Exercise
Only certain lines below are wanted: those starting at the line containing "order: Perissodactyla" and ending at the line containing "category: zebraplains", both included, each retyped exactly.

Input material
• • •

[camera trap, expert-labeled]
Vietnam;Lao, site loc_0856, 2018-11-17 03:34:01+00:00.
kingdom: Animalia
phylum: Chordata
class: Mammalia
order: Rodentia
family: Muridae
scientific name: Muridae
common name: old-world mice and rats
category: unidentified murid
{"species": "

• • •

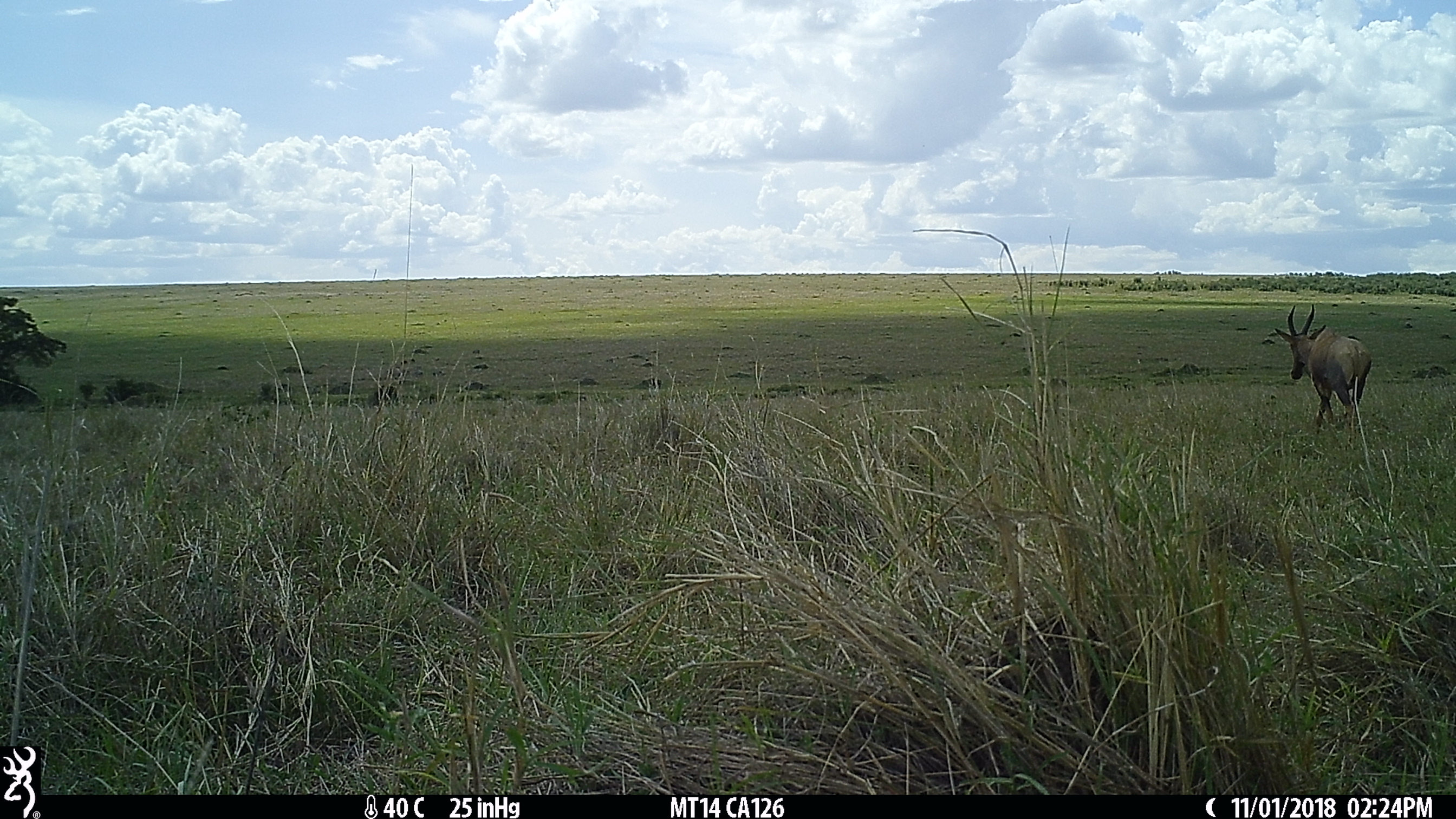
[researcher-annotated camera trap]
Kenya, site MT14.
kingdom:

• • •

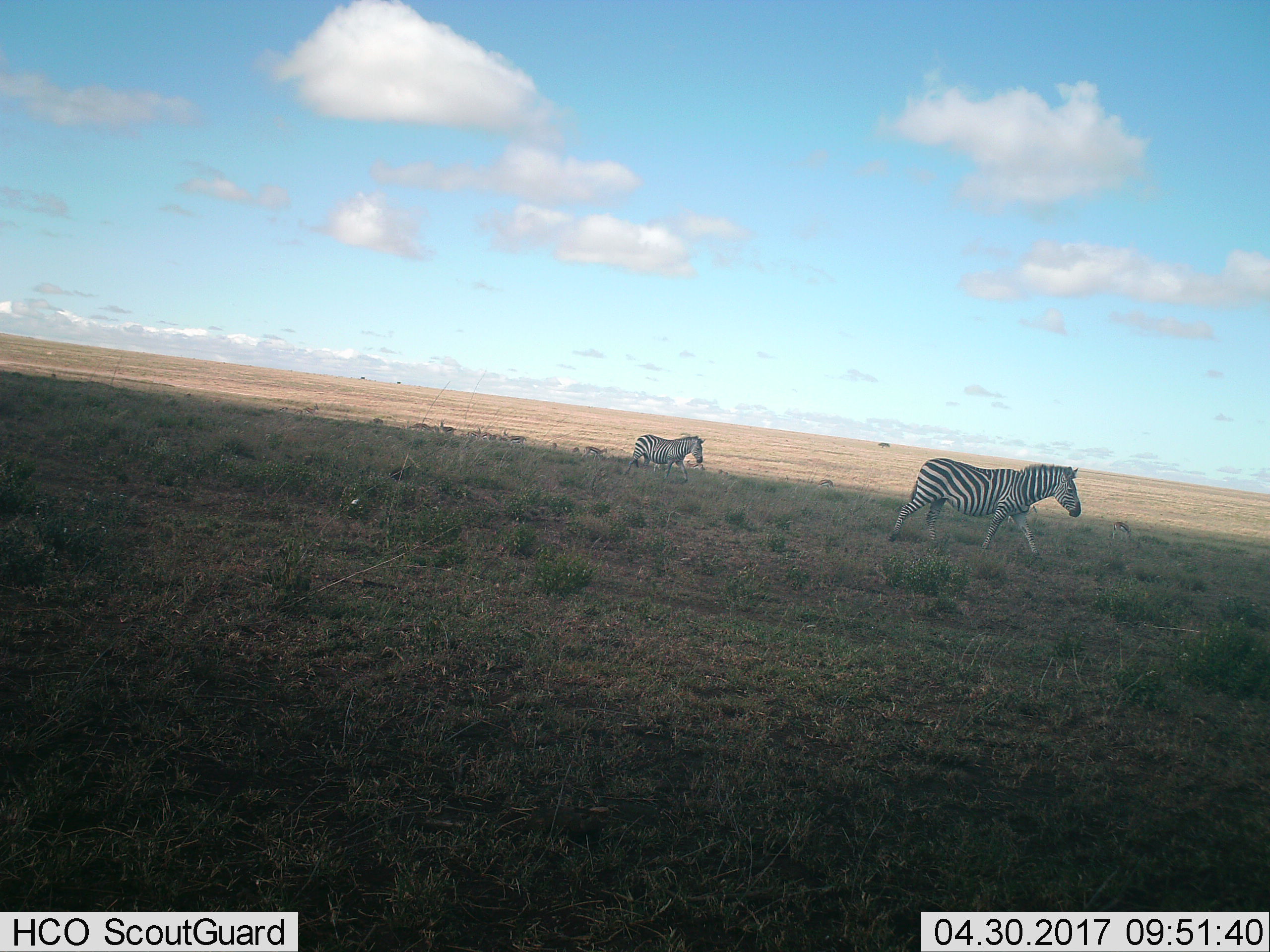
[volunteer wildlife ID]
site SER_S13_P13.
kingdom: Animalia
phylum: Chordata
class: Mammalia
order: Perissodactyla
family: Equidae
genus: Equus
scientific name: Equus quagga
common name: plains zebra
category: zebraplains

• • •

Expected answer
order: Perissodactyla
family: Equidae
genus: Equus
scientific name: Equus quagga
common name: plains zebra
category: zebraplains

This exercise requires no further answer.